Image-linked spatial questions
- - -
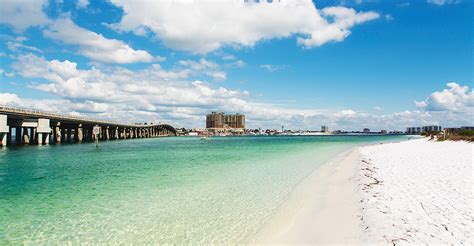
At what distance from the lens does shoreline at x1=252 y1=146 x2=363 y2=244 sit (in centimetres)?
868

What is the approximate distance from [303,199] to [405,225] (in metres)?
5.66

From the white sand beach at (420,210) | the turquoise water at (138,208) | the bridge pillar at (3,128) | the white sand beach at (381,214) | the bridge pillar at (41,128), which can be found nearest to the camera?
the white sand beach at (420,210)

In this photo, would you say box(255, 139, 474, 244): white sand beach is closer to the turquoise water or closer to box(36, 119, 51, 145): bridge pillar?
the turquoise water

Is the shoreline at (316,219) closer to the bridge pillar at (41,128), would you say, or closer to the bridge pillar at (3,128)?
the bridge pillar at (3,128)

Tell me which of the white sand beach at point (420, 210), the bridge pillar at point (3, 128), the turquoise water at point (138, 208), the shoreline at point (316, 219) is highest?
the bridge pillar at point (3, 128)

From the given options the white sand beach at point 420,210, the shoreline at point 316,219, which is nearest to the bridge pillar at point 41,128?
the shoreline at point 316,219

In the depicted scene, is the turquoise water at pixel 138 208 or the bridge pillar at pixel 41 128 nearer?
the turquoise water at pixel 138 208

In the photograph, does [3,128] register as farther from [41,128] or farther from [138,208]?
[138,208]

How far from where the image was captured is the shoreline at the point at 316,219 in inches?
342

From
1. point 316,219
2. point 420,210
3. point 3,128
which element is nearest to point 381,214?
point 420,210

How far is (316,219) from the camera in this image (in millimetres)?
10555

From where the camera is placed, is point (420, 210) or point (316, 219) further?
point (316, 219)

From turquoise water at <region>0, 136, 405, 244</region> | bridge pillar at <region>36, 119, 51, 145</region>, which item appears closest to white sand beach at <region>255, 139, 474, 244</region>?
turquoise water at <region>0, 136, 405, 244</region>

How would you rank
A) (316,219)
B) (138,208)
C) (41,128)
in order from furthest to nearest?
(41,128) → (138,208) → (316,219)
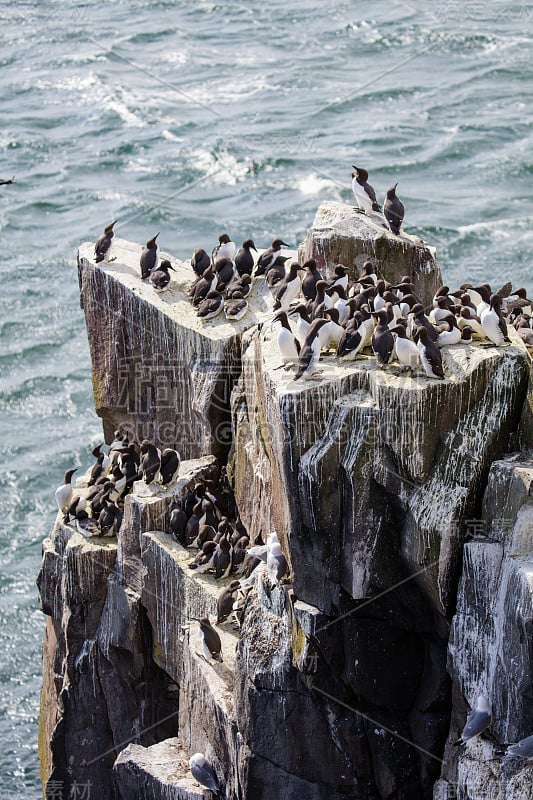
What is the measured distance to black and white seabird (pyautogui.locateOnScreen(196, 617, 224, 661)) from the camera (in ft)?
53.4

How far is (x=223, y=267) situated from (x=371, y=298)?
356cm

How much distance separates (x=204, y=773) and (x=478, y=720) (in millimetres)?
4079

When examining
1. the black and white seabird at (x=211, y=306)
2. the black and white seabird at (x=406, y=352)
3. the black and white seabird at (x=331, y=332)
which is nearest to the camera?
the black and white seabird at (x=406, y=352)

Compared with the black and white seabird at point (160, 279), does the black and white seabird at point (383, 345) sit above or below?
above

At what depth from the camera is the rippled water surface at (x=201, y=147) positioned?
32.3 m

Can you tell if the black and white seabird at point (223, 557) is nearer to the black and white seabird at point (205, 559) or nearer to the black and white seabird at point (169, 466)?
the black and white seabird at point (205, 559)

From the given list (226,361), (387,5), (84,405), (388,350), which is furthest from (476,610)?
(387,5)

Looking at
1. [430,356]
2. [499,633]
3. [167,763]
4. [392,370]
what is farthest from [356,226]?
[167,763]

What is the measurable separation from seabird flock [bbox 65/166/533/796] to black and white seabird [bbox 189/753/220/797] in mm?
12

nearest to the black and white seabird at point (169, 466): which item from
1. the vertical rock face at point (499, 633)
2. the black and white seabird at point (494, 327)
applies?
the black and white seabird at point (494, 327)

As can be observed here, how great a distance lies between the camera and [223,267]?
65.1 feet

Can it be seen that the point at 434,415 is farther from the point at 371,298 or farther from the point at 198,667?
the point at 198,667

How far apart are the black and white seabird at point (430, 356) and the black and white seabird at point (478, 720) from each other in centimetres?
343

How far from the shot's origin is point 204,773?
- - -
> [Exercise]:
Every record above should be written out again without change, except that the pictures are left out.

> [Finished task]:
At what distance from the lens does shoreline at x1=252 y1=146 x2=363 y2=244 sit (in centimetres)?
868

What is the approximate distance from [303,199] to [405,225] (in metres)?
5.66

From the white sand beach at (420,210) | the turquoise water at (138,208) | the bridge pillar at (3,128) | the white sand beach at (381,214) | the bridge pillar at (41,128), which can be found nearest to the camera?
the white sand beach at (420,210)

In this photo, would you say box(255, 139, 474, 244): white sand beach is closer to the turquoise water or closer to box(36, 119, 51, 145): bridge pillar?
the turquoise water

Is the shoreline at (316,219) closer to the bridge pillar at (41,128), would you say, or closer to the bridge pillar at (3,128)?
the bridge pillar at (3,128)

Tell me which of the white sand beach at point (420, 210), the bridge pillar at point (3, 128), the turquoise water at point (138, 208), the shoreline at point (316, 219) is highest?
the bridge pillar at point (3, 128)

From the given options the white sand beach at point 420,210, the shoreline at point 316,219, which is nearest to the bridge pillar at point 41,128?
the shoreline at point 316,219

In the depicted scene, is the turquoise water at pixel 138 208 or the bridge pillar at pixel 41 128 nearer?
the turquoise water at pixel 138 208

In the photograph, does [3,128] register as farther from [41,128] or farther from [138,208]?
[138,208]

How far from where the image was captured is the shoreline at the point at 316,219 in inches?
342

From
1. point 316,219
2. point 420,210
3. point 3,128
which element is nearest to point 381,214?
point 420,210

How far is (316,219) from the camera in this image (in millimetres)?
10555

From where the camera is placed, is point (420, 210) or point (316, 219) further?
point (316, 219)

From turquoise water at <region>0, 136, 405, 244</region> | bridge pillar at <region>36, 119, 51, 145</region>, which item appears closest to white sand beach at <region>255, 139, 474, 244</region>?
turquoise water at <region>0, 136, 405, 244</region>

How would you rank
A) (316,219)
B) (138,208)
C) (41,128)
in order from furthest to nearest?
(41,128) → (138,208) → (316,219)
What is the measured distance to black and white seabird (pyautogui.locateOnScreen(196, 617, 224, 661)) from the camera (in ft)?
53.4

How far is (x=223, y=267) situated from (x=371, y=298)?
356cm

How much distance separates (x=204, y=773) and (x=478, y=720) (in millimetres)?
4079

When examining
1. the black and white seabird at (x=211, y=306)
2. the black and white seabird at (x=406, y=352)
3. the black and white seabird at (x=331, y=332)
which is nearest to the camera?
the black and white seabird at (x=406, y=352)

Compared with the black and white seabird at point (160, 279), does the black and white seabird at point (383, 345) sit above or below?
above

At what depth from the camera is the rippled water surface at (x=201, y=147) positioned?
32.3 m

Can you tell if the black and white seabird at point (223, 557) is nearer to the black and white seabird at point (205, 559) or nearer to the black and white seabird at point (169, 466)?
the black and white seabird at point (205, 559)

From the given list (226,361), (387,5), (84,405), (388,350), which is furthest from (476,610)?
(387,5)

Looking at
1. [430,356]
2. [499,633]
3. [167,763]
4. [392,370]
what is farthest from [356,226]?
[167,763]

What is the measurable separation from seabird flock [bbox 65/166/533/796] to black and white seabird [bbox 189/753/220/797] in mm?
12

nearest to the black and white seabird at point (169, 466): which item from
1. the vertical rock face at point (499, 633)
2. the black and white seabird at point (494, 327)
applies?
the black and white seabird at point (494, 327)

As can be observed here, how great a distance lies between the camera and [223,267]?
65.1 feet

Can it be seen that the point at 434,415 is farther from the point at 371,298 or farther from the point at 198,667?
the point at 198,667

How far apart are the black and white seabird at point (430, 356) and the black and white seabird at point (478, 720) from each other in centimetres?
343

How far from the shot's origin is point 204,773?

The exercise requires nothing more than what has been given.